The French know nothing against the place. They have had some sick horses there, but none have died.' 

'Thank you very much.' 

'Nina insisted on going on the journey,' he said, 'and she was adamant we don't intercept your box on its way back.' 

'Please don't.' 

'I hope you know what you're doing.' 

I hoped so too. 

I phoned Guggenheim. 'I can't promise,' I said, 'but fly down and come to the farmyard today, in a taxi, and bring something to carry a small animal in.' 

'Rabbit?' he asked hopefully. 

'Pray,' I said. 

The hours crawled. 

Lewis phoned Isobel eventually in the afternoon and said they had crossed on the ferry and were leaving Dover. 

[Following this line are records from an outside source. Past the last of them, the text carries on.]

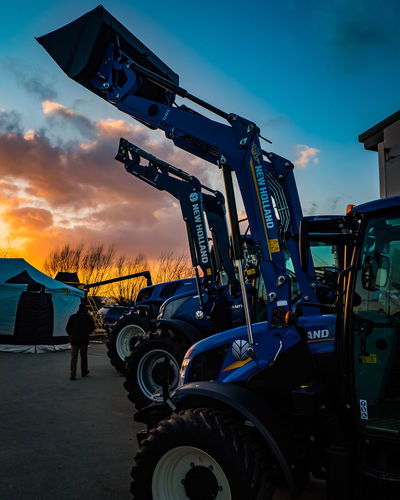 Nhtractor Farminglife Newhollandpower Newhollandagricuture Newhollandtractor Farmer Sunsethunter Sunsetphotography Openday Sunset NewHolland Sky Newhollandagriculture Sunsetporn Newhollandag Sunsets Newhollandagri Ig Tractor Sunsetlovers Newhollandagricolture Openday2018 Nature Agriculture Sunsetsniper Farmlife Sunsetsky Expo2015 Skyporn Farming
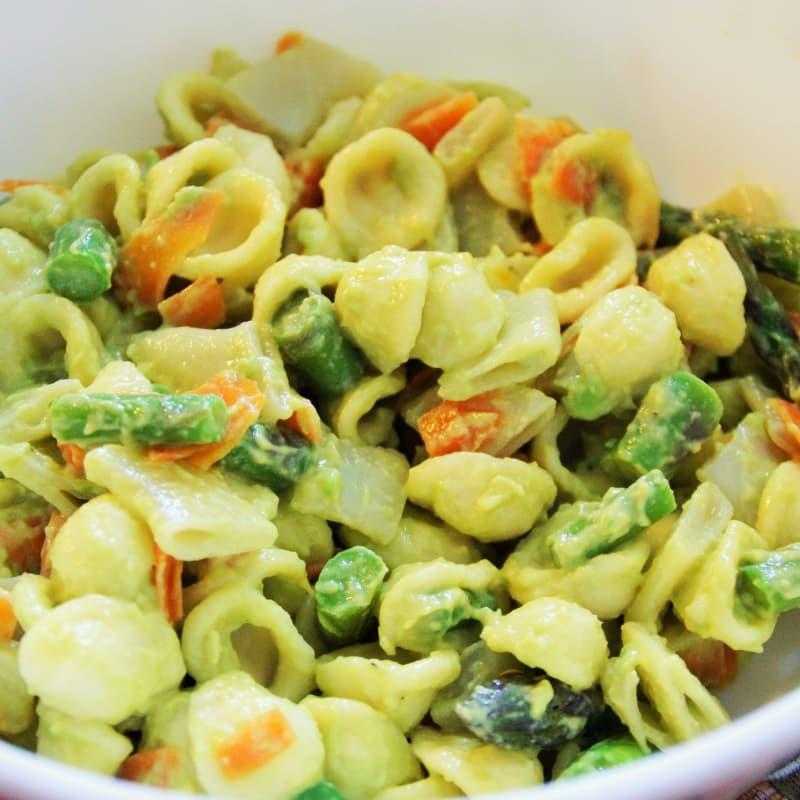 ensalada de pasta orecchiette vegetariana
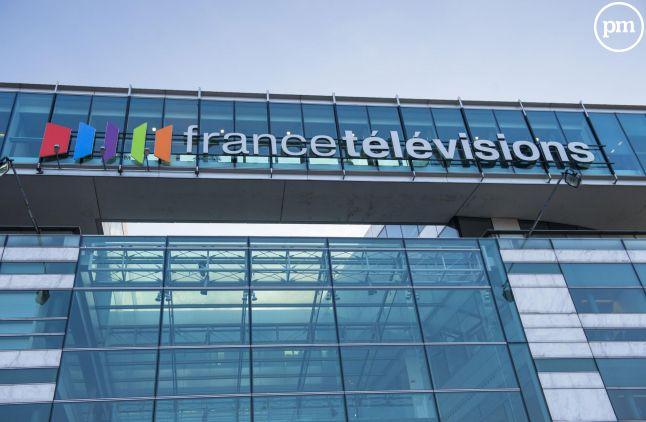 France Télévisions roule trop en taxi.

After another slow hour Isobel and Rose went home and I locked the office and went over to the Fourtrak, starting the engine. The passenger door opened, with Aziz standing there. 

'Can I come with you?' he said. Bright eyes. No smile. 

I didn't immediately answer. 

'You'll be safer if I do. No one, anyway, will hit you on the head when you're not looking.' 

I made a non-committal gesture and he swung into the seat beside me. 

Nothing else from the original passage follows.